Lorsque l’astronaute les réhydratera en septembre, quatre sclérotes d’environ 0,5 cm se réveilleront à 400 km de la Terre, dans des boîtes de Pétri, et répondront à deux protocoles : l’un testera l’attitude des blobs lorsqu’ils seront privés de nourriture, et l’autre fournira de la nourriture aux heureux élus (flocons d’avoine).

Il a des capacités d’apprentissage étonnantes

L’objectif est d’observer les effets de l’apesanteur sur l’organisme. « Aujourd’hui, personne ne sait comment il va se comporter en microgravité : dans quelle direction il va se déplacer, s’il va prendre la troisième dimension en allant vers le haut ou dans une direction oblique », s’interroge Pierre Ferrand, professeur de sciences de la vie et de la terre au CNES, l’un des artisans du projet.

« Je suis curieuse de voir s’il se développe en piliers », a déclaré Audrey Dussutour, spécialiste des blobs et directrice de recherche au Centre de recherche sur la cognition animale du CNRS à Toulouse, dans le sud de la France.

Des milliers de blobs sur la Terre

Au sol, des milliers de spécimens de blob coupés à partir de la même souche (LU352) que leurs homologues spatiaux seront distribués à 4 500 écoles, collèges et lycées en France.

Plus de 350 000 élèves vont « toucher » le blob », a déclaré Christine Correcher, responsable des projets éducatifs de l’agence spatiale.

Le blob a plus de 720 types sexuels !

Entre fin août et début septembre, les enseignants recevront un kit contenant trois à cinq sclérotes et un tutoriel sur la manière de réaliser l’expérience.

Lorsque Thomas Pesquet humidifiera ses « blobs » dans l’espace, les élèves feront de même en classe. Par la suite, plusieurs sessions d’observation seront organisées pour comparer le comportement des spécimens sur Terre avec ceux envoyés dans l’espace.

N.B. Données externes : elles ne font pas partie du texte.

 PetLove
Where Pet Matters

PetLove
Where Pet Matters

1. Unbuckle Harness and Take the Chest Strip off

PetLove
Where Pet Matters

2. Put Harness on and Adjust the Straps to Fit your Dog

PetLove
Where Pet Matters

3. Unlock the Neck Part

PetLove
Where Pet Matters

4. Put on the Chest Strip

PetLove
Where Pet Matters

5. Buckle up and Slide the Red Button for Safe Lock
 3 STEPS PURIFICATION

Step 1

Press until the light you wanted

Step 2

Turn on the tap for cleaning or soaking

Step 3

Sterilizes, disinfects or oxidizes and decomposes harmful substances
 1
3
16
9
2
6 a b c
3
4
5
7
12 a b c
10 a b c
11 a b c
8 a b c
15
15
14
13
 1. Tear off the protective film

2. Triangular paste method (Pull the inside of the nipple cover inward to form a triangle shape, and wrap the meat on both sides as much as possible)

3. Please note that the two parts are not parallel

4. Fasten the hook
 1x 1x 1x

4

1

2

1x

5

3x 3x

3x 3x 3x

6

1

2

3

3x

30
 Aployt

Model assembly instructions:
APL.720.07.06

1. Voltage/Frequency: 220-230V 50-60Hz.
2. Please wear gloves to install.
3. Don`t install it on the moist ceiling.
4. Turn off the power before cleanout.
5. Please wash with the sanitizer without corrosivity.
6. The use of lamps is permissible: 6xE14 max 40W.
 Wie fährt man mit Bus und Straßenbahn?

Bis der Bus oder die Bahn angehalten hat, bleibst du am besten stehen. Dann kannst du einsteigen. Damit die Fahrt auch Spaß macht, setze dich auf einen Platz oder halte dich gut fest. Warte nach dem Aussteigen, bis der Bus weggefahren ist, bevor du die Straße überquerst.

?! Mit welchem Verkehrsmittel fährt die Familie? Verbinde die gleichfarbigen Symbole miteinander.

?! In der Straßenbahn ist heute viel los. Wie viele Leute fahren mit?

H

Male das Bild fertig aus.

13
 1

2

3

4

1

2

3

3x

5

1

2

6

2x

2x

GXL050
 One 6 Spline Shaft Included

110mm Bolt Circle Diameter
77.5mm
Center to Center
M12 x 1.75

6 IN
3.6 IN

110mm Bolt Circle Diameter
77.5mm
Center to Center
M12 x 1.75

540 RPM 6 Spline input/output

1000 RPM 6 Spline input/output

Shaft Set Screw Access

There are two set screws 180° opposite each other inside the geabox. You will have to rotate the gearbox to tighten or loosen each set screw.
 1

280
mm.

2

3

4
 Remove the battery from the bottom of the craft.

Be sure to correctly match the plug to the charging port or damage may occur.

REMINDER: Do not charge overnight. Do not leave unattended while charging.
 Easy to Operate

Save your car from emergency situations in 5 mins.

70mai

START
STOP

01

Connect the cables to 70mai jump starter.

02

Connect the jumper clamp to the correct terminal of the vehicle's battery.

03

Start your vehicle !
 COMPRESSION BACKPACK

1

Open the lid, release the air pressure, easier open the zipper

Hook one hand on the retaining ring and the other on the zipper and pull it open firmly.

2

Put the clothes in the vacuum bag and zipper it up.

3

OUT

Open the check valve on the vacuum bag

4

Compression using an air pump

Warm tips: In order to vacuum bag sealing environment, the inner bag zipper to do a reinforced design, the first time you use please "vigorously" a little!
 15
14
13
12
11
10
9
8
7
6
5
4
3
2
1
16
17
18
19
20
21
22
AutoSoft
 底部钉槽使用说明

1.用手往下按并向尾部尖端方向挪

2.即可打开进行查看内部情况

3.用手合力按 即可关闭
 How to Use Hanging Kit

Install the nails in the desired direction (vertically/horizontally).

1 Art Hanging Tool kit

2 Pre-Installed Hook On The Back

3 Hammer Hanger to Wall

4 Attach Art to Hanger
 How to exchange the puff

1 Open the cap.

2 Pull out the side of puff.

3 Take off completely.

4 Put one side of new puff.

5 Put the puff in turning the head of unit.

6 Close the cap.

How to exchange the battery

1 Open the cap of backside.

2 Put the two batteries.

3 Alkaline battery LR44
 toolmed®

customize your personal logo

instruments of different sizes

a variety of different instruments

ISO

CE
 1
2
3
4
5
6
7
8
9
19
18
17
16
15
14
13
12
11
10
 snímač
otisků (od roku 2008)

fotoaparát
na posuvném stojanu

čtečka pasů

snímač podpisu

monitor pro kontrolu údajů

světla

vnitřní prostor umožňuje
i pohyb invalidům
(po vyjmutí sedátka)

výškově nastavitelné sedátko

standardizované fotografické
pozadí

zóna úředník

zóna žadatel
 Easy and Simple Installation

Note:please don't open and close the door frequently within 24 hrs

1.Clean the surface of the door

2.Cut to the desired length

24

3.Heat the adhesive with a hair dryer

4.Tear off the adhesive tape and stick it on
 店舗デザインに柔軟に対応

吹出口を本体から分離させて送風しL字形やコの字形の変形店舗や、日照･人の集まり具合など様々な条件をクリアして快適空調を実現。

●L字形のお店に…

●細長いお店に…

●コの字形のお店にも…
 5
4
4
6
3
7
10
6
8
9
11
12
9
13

Comme le « blob » remet en question certaines théories scientifiques, il devrait donner lieu à de nombreux débats en classe. « Par exemple, dans la théorie cellulaire, l’une des plus anciennes théories, il est dit que chaque cellule se divise en deux cellules. Avec le blob, cela ne fonctionne pas, car il s’agit d’une cellule unique qui se développe sans jamais se diviser », explique Pierre Ferrand.

Le blob est apparu sur Terre il y a plus de 500 millions d’années, avant les animaux

Autre bizarrerie : « Alors

que la plupart des organismes utilisent deux types sexuels, le blob en a plus de 720 ! C’est un organisme « à tiroirs » qui nous dit que la vie est faite d’une multitude d’originalités », ajoute le professeur.

Le blob est apparu sur Terre il y a plus de 500 millions d’années, avant les animaux. Longtemps considéré comme un champignon, il a ensuite été retiré de ce règne et, depuis les années 1990, il fait partie de la sous-classe des amibozoaires, à laquelle appartiennent les amibes.